Col. Steve Warren, Pentagon spokesman, said Monday that the initial assessment is that the strike on a building in Eastern Libya successfully killed Mokhtar Belmokhtar, its target, but that he couldn’t yet confirm the terrorist’s death as the post-strike assessment is still ongoing.
Mr. Belmokhtar maintained an allegiance to al Qaeda in the Islamic Maghreb and served as the founder and the operational leader of Al Murabitun, an al Qaeda affiliated terrorist group in Northwest Africa.
“We are continuing to assess the results of the operation and will provide more details as appropriate,” Mr. Warren said in a statement.
The strike was conducted by two F-15s armed with precision munition. When asked why an unmanned drone wasn’t used — as is typical in these types of operations — Col. Warren said that the F-15 was determined to be the best platform given the type of target.
Al Qaeda in the Islamic Maghreb has about 1,000 members in Algeria, as well as smaller cells in Libya, Nigeria and Tunisia, according to the Council on Foreign Relations. The terrorist group, which began as an offshoot of the Armed Islamic Group, joined with al Qaeda in 2000 to increase recruiting and fundraising.

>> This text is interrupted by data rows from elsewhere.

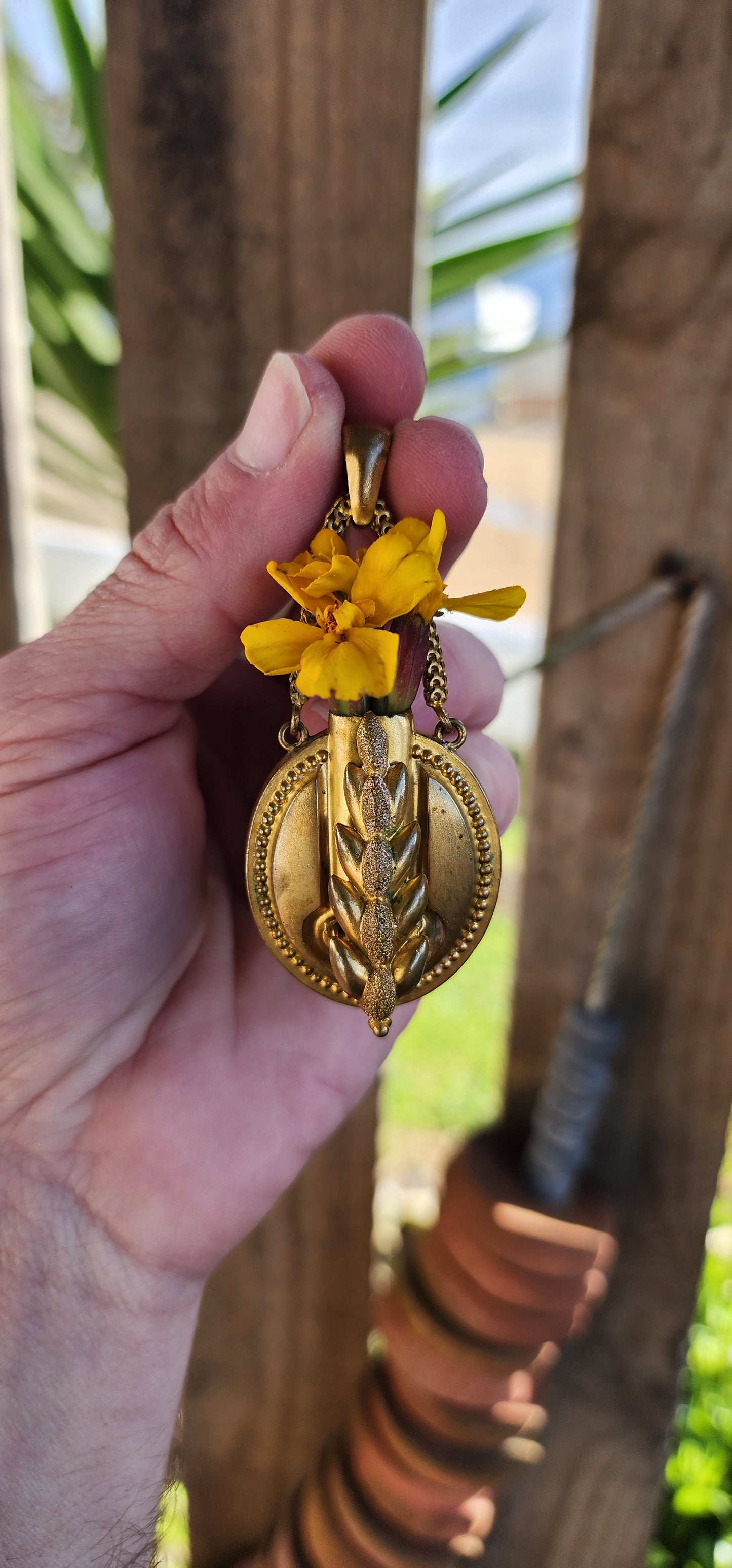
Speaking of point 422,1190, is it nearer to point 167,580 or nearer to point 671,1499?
point 671,1499

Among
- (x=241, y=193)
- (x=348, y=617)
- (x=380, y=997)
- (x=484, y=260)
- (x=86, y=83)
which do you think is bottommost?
(x=380, y=997)

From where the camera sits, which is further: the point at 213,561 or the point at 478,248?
the point at 478,248

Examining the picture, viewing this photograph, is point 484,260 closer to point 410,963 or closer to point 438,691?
point 438,691

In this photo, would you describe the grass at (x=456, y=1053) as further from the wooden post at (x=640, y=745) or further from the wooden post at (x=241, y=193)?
the wooden post at (x=241, y=193)

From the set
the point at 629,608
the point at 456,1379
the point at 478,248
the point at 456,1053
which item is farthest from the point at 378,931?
the point at 456,1053

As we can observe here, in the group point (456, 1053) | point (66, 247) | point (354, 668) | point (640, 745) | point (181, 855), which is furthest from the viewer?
A: point (456, 1053)

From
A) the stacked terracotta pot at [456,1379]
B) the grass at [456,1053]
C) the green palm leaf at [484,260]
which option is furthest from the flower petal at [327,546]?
the grass at [456,1053]
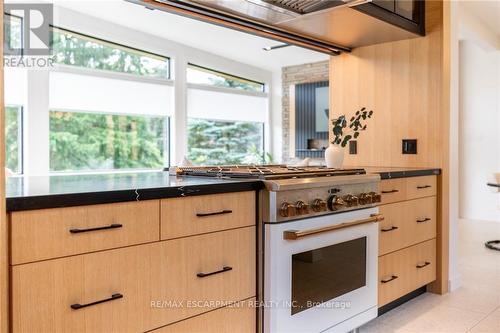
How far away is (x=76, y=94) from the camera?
242 inches

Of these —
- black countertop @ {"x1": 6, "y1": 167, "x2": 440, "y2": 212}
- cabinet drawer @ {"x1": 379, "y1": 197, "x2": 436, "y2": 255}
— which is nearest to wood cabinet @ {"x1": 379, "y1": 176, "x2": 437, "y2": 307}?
cabinet drawer @ {"x1": 379, "y1": 197, "x2": 436, "y2": 255}

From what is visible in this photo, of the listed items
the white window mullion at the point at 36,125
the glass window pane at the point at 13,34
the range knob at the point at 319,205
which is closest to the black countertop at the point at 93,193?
the range knob at the point at 319,205

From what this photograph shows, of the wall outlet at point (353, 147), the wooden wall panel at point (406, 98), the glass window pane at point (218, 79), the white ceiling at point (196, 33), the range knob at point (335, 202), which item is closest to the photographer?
the range knob at point (335, 202)

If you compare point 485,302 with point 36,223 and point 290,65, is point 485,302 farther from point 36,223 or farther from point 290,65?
point 290,65

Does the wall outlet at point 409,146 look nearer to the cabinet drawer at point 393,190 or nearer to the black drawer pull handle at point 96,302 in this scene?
the cabinet drawer at point 393,190

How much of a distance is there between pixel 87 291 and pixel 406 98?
265 cm

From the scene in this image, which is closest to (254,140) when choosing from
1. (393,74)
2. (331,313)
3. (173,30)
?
(173,30)

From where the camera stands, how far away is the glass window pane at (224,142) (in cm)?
783

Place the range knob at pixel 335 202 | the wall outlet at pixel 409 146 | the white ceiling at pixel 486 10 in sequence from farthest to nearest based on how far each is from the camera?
the white ceiling at pixel 486 10 < the wall outlet at pixel 409 146 < the range knob at pixel 335 202

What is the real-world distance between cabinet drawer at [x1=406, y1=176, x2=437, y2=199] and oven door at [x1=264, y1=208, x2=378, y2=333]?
1.81ft

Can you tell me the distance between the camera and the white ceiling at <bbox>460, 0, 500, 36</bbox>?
4.90 m

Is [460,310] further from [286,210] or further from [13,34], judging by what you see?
[13,34]

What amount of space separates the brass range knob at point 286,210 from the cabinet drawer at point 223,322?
0.38m

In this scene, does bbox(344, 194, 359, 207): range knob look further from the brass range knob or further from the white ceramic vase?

While Mr. Belmokhtar was no longer an active member of al Qaeda, having split off to form his own terrorist cell, Col. Warren said his maintained allegiance to al Qaeda gave the U.S. legal authority under the 2001 authorization for the use of military force to conduct the strike. Col. Warren said the U.S. also coordinated with the Libyan government on the strike.